Specifically, [1] addresses sampling from the Boltzmann distribution $p_{\text{target}}$ using a tractable initial distribution $\mu$ in Section 3, and it explored credit assignment via the energy function gradient $\nabla_x \mathcal{E}(x)$ in Section 4.1. In comparison, [1] requires computing the gradient $\nabla_x \mathcal{E}(x)$ through back-propagation for the inductive bias. Therefore it will be slower when evaluating $u(x)$ as defined in Equation (14), similar with the CEP [2]. In our QIPO algorithm, the $u(x)$ is directly learnt from the Q-weighted loss function so the evaluation time should be significantly reduced (see Table 3). Therefore we claimed that our method is the first that directly (without any additional gradient requirements) learn the energy-guided flow.

We appreciate your comment again and hope our response have addressed all your questions!

[1] Improved off-policy training of diffusion samplers, Marcin Sendera, Minsu Kim, Sarthak Mittal, Pablo Lemos, Luca Scimeca, Jarrid Rector-Brooks, Alexandre Adam, Yoshua Bengio, Nikolay Malkin, NeurIPS 2024

[2] Lu, Cheng, et al. "Contrastive energy prediction for exact energy-guided diffusion sampling in offline reinforcement learning." International Conference on Machine Learning. PMLR, 2023.

Thank you for your feedback. We address your questions below.

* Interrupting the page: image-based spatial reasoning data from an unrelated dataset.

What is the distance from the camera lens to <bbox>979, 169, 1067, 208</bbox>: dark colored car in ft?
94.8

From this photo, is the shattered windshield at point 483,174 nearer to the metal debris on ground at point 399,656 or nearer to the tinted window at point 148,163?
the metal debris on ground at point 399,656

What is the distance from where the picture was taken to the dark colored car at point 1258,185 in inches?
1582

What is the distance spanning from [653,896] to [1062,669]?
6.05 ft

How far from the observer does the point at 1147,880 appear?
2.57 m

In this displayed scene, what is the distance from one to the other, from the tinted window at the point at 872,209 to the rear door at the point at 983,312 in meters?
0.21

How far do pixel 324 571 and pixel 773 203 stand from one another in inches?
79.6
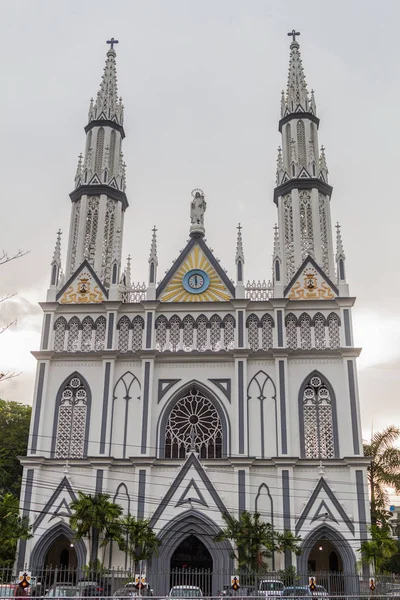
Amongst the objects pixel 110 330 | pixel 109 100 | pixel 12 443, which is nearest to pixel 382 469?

Q1. What is the contribution of this paper compared with reward-weighted regression EDP and QVPO?

A1. Thank you for pointing out these references. We have included a detailed discussion of these papers in Appendix A. of the revised manuscript. Although the energy-weighted flow matching (and diffusion) loss appears similar to the reward-weighted regression in EDP or QVPO, they are fundamentally different for several reasons:

• Motivation: The energy-weighted diffusion model is derived from controlling the generation process of $q(x) \propto p(x) \exp(-\beta E(x))$, where both the original distribution $p(x)$ and the energy function $\beta E(x)$ are equally important. On the other hand, reward-weighted (policy) regression is formulated as minimizing the loss $\mathbb{E}[f(Q(s, a)) \log \pi_{\theta}(a | s)]$, as discussed in EDP [1]. The primary focus in RL is to maximize the $Q$ function, which differs significantly from generative modeling tasks where the goal is to generate high-quality samples while maintaining low energy. This distinction separates RL objectives from generative modeling objectives.
• Theoretical Insights: Building on our motivation, we provide theoretical guarantees that energy-weighted flow matching can accurately learn the probability distribution $q(x) \propto p(x) \exp(-\beta E(x))$ (in RL is $\pi(a | s) \propto \mu(a | s) \exp(\beta Q(s, a))$. In contrast, neither EDP [1] nor QVPO [2] can precisely learn this energy-guided distribution or provide such theoretical guarantees, as detailed below.
• Methodology: Although weighted regression is commonly used in literature, the Energy-Weighted diffusion differs from EDP and QVPO and provide unique perceptive:
  • Energy-Weighted Diffusion (ours) uses weights of the form $\exp(\beta Q(s, a)) / \mathbb{E}_{a \in \mu(\cdot | s)} \exp(\beta Q(s, a))$, which are guaranteed to generate $q(x) \propto p(x) \exp(-\beta E(x))$.
  • EDP uses a more artifically defined weight, $f(Q(s, a))$. Specifically,
    • $f_{\text{CRR}}(Q(s, a)) = \exp\left(\beta Q(s, a) - \mathbb{E}_{a \in \hat{\pi}} Q(s, a)\right)$, where $\hat{\pi} = \mathcal{N}(\hat{a}_0, I)$ and $\hat{a}_0$ is evaluated using the score network. This formulation oversimplifies the behavioral policy as a Gaussian distribution, making it different from the exact energy-guided distribution. Our approach, in contrast, directly samples from the behavioral policy $\mu(a | s)$.
    • $f_{\text{IQL}}(Q(s, a)) = \exp(Q(s, a) - V(s))$ suffers from a similar issue, as it replaces $\mathbb{E}_{a \in \hat{\pi}} Q(s, a)$ with $V(s)$. This difference prevents it from achieving the exact energy-guided distribution, and IQL also requires a pre-trained value function.
  • QVPO employs a linear weight $Q(s, a)$. Its goal, as discussed by the authors, is to encourage exploration in online RL, where exponential weighting is more suitable for offline RL.
  • As the theoretical analysis presented in Theorem 3.3 and Theorem 4.3, neither EDP nor QVPO can strictly recover the distribution $q(x) \propto p(x) \exp(-\beta E(x))$. While these algorithms improve $Q$ values, this is not the sole objective in generative modeling.
• Objective: Our methods balance alignment with the original policy $p(x)$ and energy guidance $E(x)$. This balance makes our approach applicable to diverse tasks, such as image synthesis and molecular structure generation, as demonstrated in Appendix F.3 and F.4 of the revision. In these tasks, simply maximizing the reward (e.g., generating a pure blue image) is inadequate; the generative model must align with the underlying dataset distribution.
• Empirical Performance: In comparison with EDP in the offline RL setting, our algorithm achieves superior performance, as presented in the table below. This highlights the importance of the theoretical guarantee on the distribution and the contribution of our paper.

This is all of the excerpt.